Julian (VP) & Julia (President) from MC Data Science Club
Welcome to our Data Science Club Project Page!!!!!!!
Join our club! We meet on Thursdays at 3pm in SW 304 (Rockville Campus science building). Here is a link to our club Discord and GitHub repository (most datasets are on this fork right now). (open links in new tab)
Our Spring semester project involves working with a dataset of about 10,000 cookie recipes scraped from the internet. We’re done with the web scraping but happy to share how we did it if you’re curious.

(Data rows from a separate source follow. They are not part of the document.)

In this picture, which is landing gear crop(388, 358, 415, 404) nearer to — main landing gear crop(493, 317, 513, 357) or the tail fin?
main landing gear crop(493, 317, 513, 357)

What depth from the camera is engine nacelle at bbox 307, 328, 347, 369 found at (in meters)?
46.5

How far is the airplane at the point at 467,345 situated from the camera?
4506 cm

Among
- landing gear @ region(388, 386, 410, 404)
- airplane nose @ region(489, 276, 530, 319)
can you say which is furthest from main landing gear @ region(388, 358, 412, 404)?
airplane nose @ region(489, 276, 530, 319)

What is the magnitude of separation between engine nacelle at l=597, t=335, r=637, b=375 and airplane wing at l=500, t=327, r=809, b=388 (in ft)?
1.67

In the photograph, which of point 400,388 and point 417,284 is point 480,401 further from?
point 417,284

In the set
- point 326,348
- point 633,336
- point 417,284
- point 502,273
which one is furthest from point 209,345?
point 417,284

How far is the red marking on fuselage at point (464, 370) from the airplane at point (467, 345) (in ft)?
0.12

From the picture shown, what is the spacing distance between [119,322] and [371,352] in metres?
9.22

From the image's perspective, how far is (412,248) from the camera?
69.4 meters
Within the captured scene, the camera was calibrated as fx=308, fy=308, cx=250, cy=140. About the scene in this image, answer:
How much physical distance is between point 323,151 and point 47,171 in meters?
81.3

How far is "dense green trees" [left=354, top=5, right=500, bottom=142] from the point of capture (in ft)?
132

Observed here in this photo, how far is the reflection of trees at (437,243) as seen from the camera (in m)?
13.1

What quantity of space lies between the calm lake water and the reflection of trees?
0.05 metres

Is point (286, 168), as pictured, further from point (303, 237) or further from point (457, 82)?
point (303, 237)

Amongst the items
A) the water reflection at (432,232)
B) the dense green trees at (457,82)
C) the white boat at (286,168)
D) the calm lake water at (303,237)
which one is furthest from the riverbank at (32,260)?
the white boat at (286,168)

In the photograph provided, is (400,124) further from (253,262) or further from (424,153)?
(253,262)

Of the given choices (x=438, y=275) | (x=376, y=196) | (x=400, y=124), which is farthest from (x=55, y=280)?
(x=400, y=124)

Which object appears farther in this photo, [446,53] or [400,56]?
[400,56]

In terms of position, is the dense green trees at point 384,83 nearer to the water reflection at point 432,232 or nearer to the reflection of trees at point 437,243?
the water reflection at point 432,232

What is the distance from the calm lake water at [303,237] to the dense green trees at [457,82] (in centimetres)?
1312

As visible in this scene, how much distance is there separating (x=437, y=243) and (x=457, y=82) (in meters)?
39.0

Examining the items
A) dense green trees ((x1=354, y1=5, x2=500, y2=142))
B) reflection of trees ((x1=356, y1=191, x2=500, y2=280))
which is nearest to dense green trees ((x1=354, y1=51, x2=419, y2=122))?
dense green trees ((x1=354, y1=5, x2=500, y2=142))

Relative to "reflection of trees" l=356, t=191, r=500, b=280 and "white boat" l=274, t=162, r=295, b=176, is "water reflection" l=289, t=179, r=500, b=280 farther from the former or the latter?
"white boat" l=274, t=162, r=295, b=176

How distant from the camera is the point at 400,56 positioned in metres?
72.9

Our goal is to analyze patterns in cookie recipes and correlations between ingredients, quantity of ingredients, and cookie recipe ratings. Ultimately we want to make a statistical model that will predict a cookie recipe’s quality based on its ratings, so we can make the best, most average, and worst cookie recipes we can come up with. We can then make the cookies and take a survey on people’s opinions of the cookies.
Right now we’re on the data preparation (data cleaning) phase. We need help! More information will be coming, but for right now, please come to the club or join our Discord if you’re interested! You can use any coding language you want. We also need to peer review the code that gets used to clean the data to make sure it’s being done right (which is another thing we need help with)
Informal AI Guideline
Because we want to make sure that we’re cleaning the data properly, and since this project is just for fun, we prefer that people avoid using AI excessively. We have no problems with using it as a tool or sharing AI generated code to adjust, but please avoid using it to write your code for you. If you send AI generated scripts, just say they’re AI generated. This is just informal so there’s obviously no “punishment” for violating it, just please don’t do that, it’s a bit annoying
Data
Overall, we have 58 datasets and a total of 12346 rows. Most datasets have about 200 rows. We’re going to need to clean nearly all the columns and filter out rows that aren’t actually cookie recipes. This document includes descriptions of every individual data source/dataset, but almost all of the cleaning will be done on one combined dataset.
Overall issues
All (or nearly all) datasets have these columns (full definition to be added on GitHub):
title
author
rating
ratingnum
prep
cook
total
yield
totalingredients
ingredient1
Choc Chip
Sally
4.7
1813
15 mins
20 mins
2 hrs 5 mins
26 cookies
10
2 stick butter
Some of them have additional columns like genre, course, cuisine, number of steps, and list of steps. The “ingredientX” columns go up to the total number of ingredients. Some also include date posted/updated/etc - the time columns don’t need to be cleaned, they’re only for reference while working with the data
Here are some issues:
Ingredients that are not ingredients: Some datasets have things like “filling:”, “optional”, “shredded” etc included in their ingredientX columns. These are also added to the totalingredients rows for these recipes.
How to fix this:
Remove everything that lacks numbers and comb through what’s removed (because some of them say “salt” or “sprinkles”, which many recipe authors don’t give measurements to)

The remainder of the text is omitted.